Simple polyhedra homeomorphic to Reeb spaces of stable fold maps

TL;DR

This paper investigates which simple polyhedra can be realized as Reeb spaces of stable fold maps, extending previous work and exploring their topological properties and classifications.

Contribution

It extends prior research by providing new constructions and classifications of simple polyhedra homeomorphic to Reeb spaces of stable fold maps.

Findings

Identified conditions for simple polyhedra to be Reeb spaces

Constructed new examples of Reeb spaces

Analyzed topological properties of these polyhedra

Abstract

Simple polyhedra are $2$-dimensional polyhedra and important objects in low-dimensional geometry and in the applications of {\it fold} maps, defined as smooth maps regarded as higher dimensional variants of Morse functions.
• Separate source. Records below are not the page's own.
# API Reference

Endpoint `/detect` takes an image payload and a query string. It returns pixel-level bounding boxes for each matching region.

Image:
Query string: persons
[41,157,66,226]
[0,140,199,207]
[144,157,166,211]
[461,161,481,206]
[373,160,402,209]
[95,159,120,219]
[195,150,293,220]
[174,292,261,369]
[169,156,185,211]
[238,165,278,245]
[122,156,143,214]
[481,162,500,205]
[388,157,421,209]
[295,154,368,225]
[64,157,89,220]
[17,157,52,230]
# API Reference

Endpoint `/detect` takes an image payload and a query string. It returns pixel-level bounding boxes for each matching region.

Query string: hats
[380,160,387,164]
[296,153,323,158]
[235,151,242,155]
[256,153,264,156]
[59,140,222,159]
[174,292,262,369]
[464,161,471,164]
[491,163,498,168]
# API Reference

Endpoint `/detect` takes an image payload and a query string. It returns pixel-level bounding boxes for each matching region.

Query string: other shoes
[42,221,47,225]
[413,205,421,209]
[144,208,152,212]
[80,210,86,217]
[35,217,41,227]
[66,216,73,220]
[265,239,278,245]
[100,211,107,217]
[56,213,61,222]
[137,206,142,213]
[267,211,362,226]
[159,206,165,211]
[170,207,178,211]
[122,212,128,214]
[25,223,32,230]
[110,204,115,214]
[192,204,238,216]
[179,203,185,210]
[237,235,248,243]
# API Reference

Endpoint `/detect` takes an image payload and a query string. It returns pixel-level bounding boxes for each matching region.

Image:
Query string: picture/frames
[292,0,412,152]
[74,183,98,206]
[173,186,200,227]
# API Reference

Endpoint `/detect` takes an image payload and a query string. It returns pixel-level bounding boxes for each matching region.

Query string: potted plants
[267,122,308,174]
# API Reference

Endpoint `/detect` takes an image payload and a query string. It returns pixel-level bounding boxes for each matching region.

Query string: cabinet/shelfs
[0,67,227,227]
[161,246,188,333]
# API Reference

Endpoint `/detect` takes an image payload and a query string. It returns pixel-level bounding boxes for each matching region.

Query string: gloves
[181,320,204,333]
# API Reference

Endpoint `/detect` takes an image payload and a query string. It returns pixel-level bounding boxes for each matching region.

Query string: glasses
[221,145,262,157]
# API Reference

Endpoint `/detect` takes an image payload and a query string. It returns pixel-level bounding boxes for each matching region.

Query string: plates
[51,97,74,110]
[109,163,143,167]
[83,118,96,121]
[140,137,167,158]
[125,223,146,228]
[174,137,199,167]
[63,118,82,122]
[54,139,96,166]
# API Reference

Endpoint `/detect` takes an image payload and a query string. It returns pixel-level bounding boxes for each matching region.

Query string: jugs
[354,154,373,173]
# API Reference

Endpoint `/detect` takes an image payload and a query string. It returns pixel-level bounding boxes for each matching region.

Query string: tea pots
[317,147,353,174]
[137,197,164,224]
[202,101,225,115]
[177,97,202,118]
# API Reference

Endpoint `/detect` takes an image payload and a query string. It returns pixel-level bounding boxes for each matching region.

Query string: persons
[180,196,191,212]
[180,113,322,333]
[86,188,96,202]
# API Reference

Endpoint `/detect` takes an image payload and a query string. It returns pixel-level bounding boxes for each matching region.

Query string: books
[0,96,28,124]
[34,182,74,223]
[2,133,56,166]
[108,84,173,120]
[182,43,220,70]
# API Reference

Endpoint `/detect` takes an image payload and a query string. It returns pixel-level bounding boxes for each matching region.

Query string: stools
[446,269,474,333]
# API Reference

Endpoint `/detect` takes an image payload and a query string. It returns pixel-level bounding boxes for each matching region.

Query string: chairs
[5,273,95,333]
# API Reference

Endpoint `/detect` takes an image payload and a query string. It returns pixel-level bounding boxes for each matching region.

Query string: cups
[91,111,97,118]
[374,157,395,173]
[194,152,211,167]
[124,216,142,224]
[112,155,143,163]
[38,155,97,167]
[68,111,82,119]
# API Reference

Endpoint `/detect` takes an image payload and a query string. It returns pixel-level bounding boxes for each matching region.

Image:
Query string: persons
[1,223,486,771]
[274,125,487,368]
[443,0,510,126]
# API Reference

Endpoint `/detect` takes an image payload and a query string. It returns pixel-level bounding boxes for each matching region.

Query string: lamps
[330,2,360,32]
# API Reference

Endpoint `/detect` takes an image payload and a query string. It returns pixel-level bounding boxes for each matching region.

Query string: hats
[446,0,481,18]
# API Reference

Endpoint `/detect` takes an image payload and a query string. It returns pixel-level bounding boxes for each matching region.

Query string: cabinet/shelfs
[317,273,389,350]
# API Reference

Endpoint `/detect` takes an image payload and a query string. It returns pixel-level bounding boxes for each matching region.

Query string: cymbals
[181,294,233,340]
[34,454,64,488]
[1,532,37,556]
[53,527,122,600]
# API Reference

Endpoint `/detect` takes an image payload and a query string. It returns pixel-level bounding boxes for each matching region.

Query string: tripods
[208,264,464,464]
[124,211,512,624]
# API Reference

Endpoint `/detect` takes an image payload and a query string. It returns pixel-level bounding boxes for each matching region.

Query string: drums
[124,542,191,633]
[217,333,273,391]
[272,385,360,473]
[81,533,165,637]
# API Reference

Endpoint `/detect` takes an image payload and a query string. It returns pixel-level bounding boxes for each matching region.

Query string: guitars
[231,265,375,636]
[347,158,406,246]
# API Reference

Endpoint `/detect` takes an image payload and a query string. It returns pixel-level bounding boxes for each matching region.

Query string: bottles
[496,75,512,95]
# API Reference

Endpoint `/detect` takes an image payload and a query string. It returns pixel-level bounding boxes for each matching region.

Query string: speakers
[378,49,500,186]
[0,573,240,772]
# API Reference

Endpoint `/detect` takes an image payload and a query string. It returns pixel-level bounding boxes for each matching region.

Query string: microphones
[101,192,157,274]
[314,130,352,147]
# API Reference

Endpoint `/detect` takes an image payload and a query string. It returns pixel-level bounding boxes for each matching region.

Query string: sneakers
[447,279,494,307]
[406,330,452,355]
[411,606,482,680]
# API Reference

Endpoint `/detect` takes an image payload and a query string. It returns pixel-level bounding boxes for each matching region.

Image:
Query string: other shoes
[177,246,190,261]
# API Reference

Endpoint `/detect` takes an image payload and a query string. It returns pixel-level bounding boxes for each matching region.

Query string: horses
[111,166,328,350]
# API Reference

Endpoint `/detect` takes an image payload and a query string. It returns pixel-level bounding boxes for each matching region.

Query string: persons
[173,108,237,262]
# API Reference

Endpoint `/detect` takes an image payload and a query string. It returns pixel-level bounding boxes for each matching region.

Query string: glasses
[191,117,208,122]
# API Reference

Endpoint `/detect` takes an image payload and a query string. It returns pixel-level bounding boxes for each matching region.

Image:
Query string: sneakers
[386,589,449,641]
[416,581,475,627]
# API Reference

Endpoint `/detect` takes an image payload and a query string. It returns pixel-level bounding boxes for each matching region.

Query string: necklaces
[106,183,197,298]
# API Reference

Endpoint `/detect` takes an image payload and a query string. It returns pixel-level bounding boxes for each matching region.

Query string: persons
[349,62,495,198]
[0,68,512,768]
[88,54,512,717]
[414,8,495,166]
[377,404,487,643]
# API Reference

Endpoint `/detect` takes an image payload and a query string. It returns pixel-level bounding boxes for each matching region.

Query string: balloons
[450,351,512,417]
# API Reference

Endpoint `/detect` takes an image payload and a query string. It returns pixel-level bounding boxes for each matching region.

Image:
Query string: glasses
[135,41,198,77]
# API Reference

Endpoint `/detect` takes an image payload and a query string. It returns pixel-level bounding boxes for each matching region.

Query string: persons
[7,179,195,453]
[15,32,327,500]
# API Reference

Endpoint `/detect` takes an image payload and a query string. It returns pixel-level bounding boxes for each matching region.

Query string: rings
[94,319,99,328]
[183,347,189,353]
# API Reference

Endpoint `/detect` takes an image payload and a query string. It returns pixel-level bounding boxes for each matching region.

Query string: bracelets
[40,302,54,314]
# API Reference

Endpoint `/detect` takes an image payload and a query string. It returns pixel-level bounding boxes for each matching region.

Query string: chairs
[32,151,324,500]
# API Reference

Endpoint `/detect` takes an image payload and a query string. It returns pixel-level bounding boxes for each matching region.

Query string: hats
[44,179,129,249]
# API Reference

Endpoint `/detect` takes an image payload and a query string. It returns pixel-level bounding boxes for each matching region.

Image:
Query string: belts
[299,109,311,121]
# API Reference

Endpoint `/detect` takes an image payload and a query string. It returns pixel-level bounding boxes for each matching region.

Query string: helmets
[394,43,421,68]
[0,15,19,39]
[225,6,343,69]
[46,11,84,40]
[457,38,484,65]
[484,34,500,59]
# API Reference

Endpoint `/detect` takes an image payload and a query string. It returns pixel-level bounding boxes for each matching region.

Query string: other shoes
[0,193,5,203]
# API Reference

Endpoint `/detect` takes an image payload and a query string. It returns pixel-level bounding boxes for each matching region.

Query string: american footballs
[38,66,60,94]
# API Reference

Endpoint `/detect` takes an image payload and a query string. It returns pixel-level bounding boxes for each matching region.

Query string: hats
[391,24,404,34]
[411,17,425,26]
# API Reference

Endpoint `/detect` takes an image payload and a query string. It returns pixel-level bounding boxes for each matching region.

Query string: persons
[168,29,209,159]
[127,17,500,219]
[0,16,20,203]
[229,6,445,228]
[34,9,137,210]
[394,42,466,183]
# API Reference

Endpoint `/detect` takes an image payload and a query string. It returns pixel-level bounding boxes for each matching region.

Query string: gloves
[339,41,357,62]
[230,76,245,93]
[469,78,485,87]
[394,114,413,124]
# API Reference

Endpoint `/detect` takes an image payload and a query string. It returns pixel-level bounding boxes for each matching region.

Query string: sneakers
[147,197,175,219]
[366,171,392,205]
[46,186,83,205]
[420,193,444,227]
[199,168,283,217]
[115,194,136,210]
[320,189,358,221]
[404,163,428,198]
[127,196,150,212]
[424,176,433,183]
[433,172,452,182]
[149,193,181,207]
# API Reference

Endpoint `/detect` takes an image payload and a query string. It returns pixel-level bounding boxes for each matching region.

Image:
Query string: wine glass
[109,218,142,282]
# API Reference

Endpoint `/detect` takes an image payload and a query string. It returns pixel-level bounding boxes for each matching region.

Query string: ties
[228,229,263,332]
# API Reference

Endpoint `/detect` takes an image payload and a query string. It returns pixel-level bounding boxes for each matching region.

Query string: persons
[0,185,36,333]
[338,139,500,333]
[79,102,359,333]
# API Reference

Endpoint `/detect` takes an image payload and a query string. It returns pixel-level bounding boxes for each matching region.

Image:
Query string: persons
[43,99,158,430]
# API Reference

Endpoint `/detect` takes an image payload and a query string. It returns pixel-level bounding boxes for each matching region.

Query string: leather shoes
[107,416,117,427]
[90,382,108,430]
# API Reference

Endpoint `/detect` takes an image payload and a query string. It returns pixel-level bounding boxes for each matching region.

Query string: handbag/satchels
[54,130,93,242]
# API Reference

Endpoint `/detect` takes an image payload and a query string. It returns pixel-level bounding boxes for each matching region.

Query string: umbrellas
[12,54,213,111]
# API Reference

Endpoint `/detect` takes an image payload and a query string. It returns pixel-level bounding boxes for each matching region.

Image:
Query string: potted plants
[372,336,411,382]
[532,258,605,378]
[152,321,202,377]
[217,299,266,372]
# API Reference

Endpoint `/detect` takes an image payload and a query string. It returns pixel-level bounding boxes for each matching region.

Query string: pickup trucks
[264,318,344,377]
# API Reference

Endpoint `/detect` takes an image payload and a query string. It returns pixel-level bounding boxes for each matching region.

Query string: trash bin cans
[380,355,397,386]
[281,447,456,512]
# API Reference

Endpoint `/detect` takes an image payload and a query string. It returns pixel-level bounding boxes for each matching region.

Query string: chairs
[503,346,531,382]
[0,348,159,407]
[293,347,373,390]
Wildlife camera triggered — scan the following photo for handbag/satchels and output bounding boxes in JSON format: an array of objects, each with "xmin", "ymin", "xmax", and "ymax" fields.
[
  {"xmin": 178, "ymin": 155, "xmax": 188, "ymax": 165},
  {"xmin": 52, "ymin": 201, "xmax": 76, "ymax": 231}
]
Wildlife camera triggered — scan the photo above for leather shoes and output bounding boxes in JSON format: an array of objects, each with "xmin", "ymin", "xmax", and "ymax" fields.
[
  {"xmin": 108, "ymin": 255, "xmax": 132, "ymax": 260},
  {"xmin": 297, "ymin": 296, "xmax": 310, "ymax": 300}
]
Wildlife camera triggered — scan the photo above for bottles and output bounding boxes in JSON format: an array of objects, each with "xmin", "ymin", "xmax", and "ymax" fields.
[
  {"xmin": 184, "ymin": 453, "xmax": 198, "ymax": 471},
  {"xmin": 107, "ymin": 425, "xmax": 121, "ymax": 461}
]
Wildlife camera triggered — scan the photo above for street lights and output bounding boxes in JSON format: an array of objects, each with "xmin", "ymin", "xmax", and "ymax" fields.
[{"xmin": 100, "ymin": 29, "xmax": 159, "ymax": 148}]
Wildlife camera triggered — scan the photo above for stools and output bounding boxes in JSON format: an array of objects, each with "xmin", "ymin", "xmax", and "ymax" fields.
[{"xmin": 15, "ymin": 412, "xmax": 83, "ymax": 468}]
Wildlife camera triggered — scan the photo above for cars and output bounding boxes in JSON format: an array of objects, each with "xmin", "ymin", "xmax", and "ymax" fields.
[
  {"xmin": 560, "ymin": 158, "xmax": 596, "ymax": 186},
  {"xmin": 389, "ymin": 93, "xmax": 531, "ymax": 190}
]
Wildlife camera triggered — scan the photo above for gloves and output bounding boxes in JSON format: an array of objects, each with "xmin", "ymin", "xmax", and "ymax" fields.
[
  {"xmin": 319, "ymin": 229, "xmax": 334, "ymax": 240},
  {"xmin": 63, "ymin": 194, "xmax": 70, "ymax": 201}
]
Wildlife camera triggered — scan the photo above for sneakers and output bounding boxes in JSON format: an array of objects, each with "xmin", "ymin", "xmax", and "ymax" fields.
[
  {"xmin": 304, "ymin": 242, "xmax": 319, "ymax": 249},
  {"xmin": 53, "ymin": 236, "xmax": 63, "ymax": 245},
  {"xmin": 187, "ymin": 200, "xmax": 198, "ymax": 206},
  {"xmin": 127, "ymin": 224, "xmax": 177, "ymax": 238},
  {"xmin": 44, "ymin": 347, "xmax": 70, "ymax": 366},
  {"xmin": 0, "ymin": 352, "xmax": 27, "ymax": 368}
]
For example, they are locally so-called {\it Reeb spaces} of (so-called stable) fold maps into the plane and represent the manifolds compactly. The Reeb space of a fold map is the space of all connected components of preimages of it and is a polyhedron whose dimension is same as that of the manifold of the target. Is a given simple polyhedron homeomorphic to the Reeb space of a suitable stable fold map? What are their global topologies like? Previously the author has challenged this for a specific case and presented fundamental construction and topological properties of the polyhedra as new results. The present paper extends some of these works and results and present results of new types.